Il ne partageait que peu ce sentiment de charité chrétienne qu'elles portaient toutes en elles ; Dieu ou pas, leur place n'était pas au front, dans les postes d'arrière-garde avec les blessés au pire et au mieux, dans les maternités, les infirmeries scolaires ou les Lebensborn. Mais ici, il avait une réputation conservatrice, même pour un chargé d'hygiène raciale et il savait que la plupart de ses collègues, moins à cheval sur les principes, toléraient ces femmes quand ils ne fraternisaient pas avec. Celles qui avaient un jour partagé son bloc étaient parfois aussi minutieuses et silencieuses que n'importe lequel de leur équivalent masculin, alors il n'avait jamais réellement fait de vagues à ce sujet – après tout, elles ne se baladaient pas non plus en pantalon comme cette affreuse harpie de Muller.

Il se retrouva coincé sur le siège passager de sa propre Mercedes, dont il dut céder le volant à l'attaché du SS-Standartenführer Hanke, celui qui lui avait remis la convocation ce matin-même. La Sœur DeWitt et son mentor du moment s'installèrent à l'arrière, non sans mal et non sans se plaindre du manque de place.

— Sturmbannführer Meyer, est-ce qu'on pourrait décapoter ? suggéra-t-elle poliment. Il y a un beau soleil.

— Ça ne dérange personne ? demanda Meyer.

— Ne touchez pas à la capote, dit-il. Elle est foutue depuis que j'ai embouti un portail en fer forgé.
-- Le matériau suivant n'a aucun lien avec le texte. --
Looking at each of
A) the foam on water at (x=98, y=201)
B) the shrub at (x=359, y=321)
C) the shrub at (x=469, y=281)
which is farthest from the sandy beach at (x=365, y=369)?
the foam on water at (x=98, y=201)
— Un portail, vraiment ? s'enquit Meyer en démarrant.

— Une très longue histoire que je n'ai pas envie de raconter, coupa-t-il.

L'autre médecin installé sur la banquette arrière garda un silence froid durant plus de la moitié du trajet. Il ne le supportait que mal et c'était réciproque. Il était rare qu'il s'entende parfaitement avec quelqu'un ; de son souvenir, ce n'était encore jamais arrivé – mais il était également exceptionnel qu'il nourrisse une rancune aussi tenace que celle-ci. Une animosité banale qui avait tendance à dériver en ressentiment haineux selon les circonstances. Il ignorait comment cela avait pu débuter. Peut-être parce que ce Siegler était aux antipodes de son spectre : studieux, extrêmement scolaire, acharné sans pour autant parvenir à devenir brillant. Lui ne faisait jamais de vagues, n'avait jamais un mot plus haut que l'autre. Très bien vu de la hiérarchie, contrairement à lui, qui s'était taillé une solide réputation d'emmerdeur. Il avait épousé une blonde quelconque dénommée Irene, échouant à fournir son certificat d'aryanité, ce qui constituait au mieux une faute et au pire une trahison. Peut-être était-ce pour cela qu'il nourrissait une obsession pour tout ce qui constituait la germanité parfaite, passant des heures et des heures à établir des critères précis au millimètre. Même au sein du Bureau de la Race, cette passion glaciale qu'il vouait aux mesures, à la gémellité et aux détails insignifiants tirait des moues sceptiques. De son avis, ce genre de médecin ne donnerait jamais rien de bon.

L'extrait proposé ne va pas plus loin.